EXERCISE MATERIAL>
□ □ □ □ □ □ □

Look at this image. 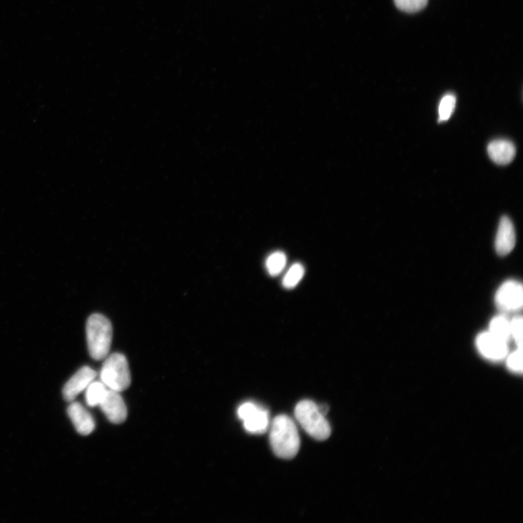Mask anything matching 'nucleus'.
I'll use <instances>...</instances> for the list:
<instances>
[{
	"mask_svg": "<svg viewBox=\"0 0 523 523\" xmlns=\"http://www.w3.org/2000/svg\"><path fill=\"white\" fill-rule=\"evenodd\" d=\"M270 442L278 457L284 459L295 457L300 450V439L295 422L287 415L275 417L270 427Z\"/></svg>",
	"mask_w": 523,
	"mask_h": 523,
	"instance_id": "obj_1",
	"label": "nucleus"
},
{
	"mask_svg": "<svg viewBox=\"0 0 523 523\" xmlns=\"http://www.w3.org/2000/svg\"><path fill=\"white\" fill-rule=\"evenodd\" d=\"M86 334L88 351L96 360H104L111 346L113 327L111 321L104 315L95 313L87 321Z\"/></svg>",
	"mask_w": 523,
	"mask_h": 523,
	"instance_id": "obj_2",
	"label": "nucleus"
},
{
	"mask_svg": "<svg viewBox=\"0 0 523 523\" xmlns=\"http://www.w3.org/2000/svg\"><path fill=\"white\" fill-rule=\"evenodd\" d=\"M296 420L304 430L317 440L323 441L331 435V427L313 401L304 400L298 404L295 410Z\"/></svg>",
	"mask_w": 523,
	"mask_h": 523,
	"instance_id": "obj_3",
	"label": "nucleus"
},
{
	"mask_svg": "<svg viewBox=\"0 0 523 523\" xmlns=\"http://www.w3.org/2000/svg\"><path fill=\"white\" fill-rule=\"evenodd\" d=\"M100 377L109 390L118 392L127 390L131 384V374L126 357L118 352L108 355L105 358Z\"/></svg>",
	"mask_w": 523,
	"mask_h": 523,
	"instance_id": "obj_4",
	"label": "nucleus"
},
{
	"mask_svg": "<svg viewBox=\"0 0 523 523\" xmlns=\"http://www.w3.org/2000/svg\"><path fill=\"white\" fill-rule=\"evenodd\" d=\"M238 417L243 421L245 429L252 434H263L269 427V413L253 402L238 407Z\"/></svg>",
	"mask_w": 523,
	"mask_h": 523,
	"instance_id": "obj_5",
	"label": "nucleus"
},
{
	"mask_svg": "<svg viewBox=\"0 0 523 523\" xmlns=\"http://www.w3.org/2000/svg\"><path fill=\"white\" fill-rule=\"evenodd\" d=\"M497 306L505 311H517L522 308L523 291L521 284L514 280L507 281L496 295Z\"/></svg>",
	"mask_w": 523,
	"mask_h": 523,
	"instance_id": "obj_6",
	"label": "nucleus"
},
{
	"mask_svg": "<svg viewBox=\"0 0 523 523\" xmlns=\"http://www.w3.org/2000/svg\"><path fill=\"white\" fill-rule=\"evenodd\" d=\"M107 419L113 424L123 423L128 417V409L120 392L108 389L99 405Z\"/></svg>",
	"mask_w": 523,
	"mask_h": 523,
	"instance_id": "obj_7",
	"label": "nucleus"
},
{
	"mask_svg": "<svg viewBox=\"0 0 523 523\" xmlns=\"http://www.w3.org/2000/svg\"><path fill=\"white\" fill-rule=\"evenodd\" d=\"M476 345L482 356L493 361L502 360L508 355L507 342L495 337L489 332L479 335Z\"/></svg>",
	"mask_w": 523,
	"mask_h": 523,
	"instance_id": "obj_8",
	"label": "nucleus"
},
{
	"mask_svg": "<svg viewBox=\"0 0 523 523\" xmlns=\"http://www.w3.org/2000/svg\"><path fill=\"white\" fill-rule=\"evenodd\" d=\"M97 376L95 370L89 367L80 369L65 385L64 397L68 402L73 401L78 394L87 389Z\"/></svg>",
	"mask_w": 523,
	"mask_h": 523,
	"instance_id": "obj_9",
	"label": "nucleus"
},
{
	"mask_svg": "<svg viewBox=\"0 0 523 523\" xmlns=\"http://www.w3.org/2000/svg\"><path fill=\"white\" fill-rule=\"evenodd\" d=\"M68 415L76 430L83 435L91 434L96 427L95 421L90 412L77 402H71L67 410Z\"/></svg>",
	"mask_w": 523,
	"mask_h": 523,
	"instance_id": "obj_10",
	"label": "nucleus"
},
{
	"mask_svg": "<svg viewBox=\"0 0 523 523\" xmlns=\"http://www.w3.org/2000/svg\"><path fill=\"white\" fill-rule=\"evenodd\" d=\"M516 243L515 230L511 220L504 216L502 218L495 241V248L497 253L504 256L510 253Z\"/></svg>",
	"mask_w": 523,
	"mask_h": 523,
	"instance_id": "obj_11",
	"label": "nucleus"
},
{
	"mask_svg": "<svg viewBox=\"0 0 523 523\" xmlns=\"http://www.w3.org/2000/svg\"><path fill=\"white\" fill-rule=\"evenodd\" d=\"M488 153L491 159L497 165L507 166L511 163L516 155L514 144L510 141L497 139L488 146Z\"/></svg>",
	"mask_w": 523,
	"mask_h": 523,
	"instance_id": "obj_12",
	"label": "nucleus"
},
{
	"mask_svg": "<svg viewBox=\"0 0 523 523\" xmlns=\"http://www.w3.org/2000/svg\"><path fill=\"white\" fill-rule=\"evenodd\" d=\"M489 332L495 337L507 342L511 338L510 321L504 316H497L492 319Z\"/></svg>",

□ □ □ □ □ □ □

WHAT THE TASK ASKS>
Return every line from the entries above that contains the string "instances".

FINAL RESULT>
I'll use <instances>...</instances> for the list:
<instances>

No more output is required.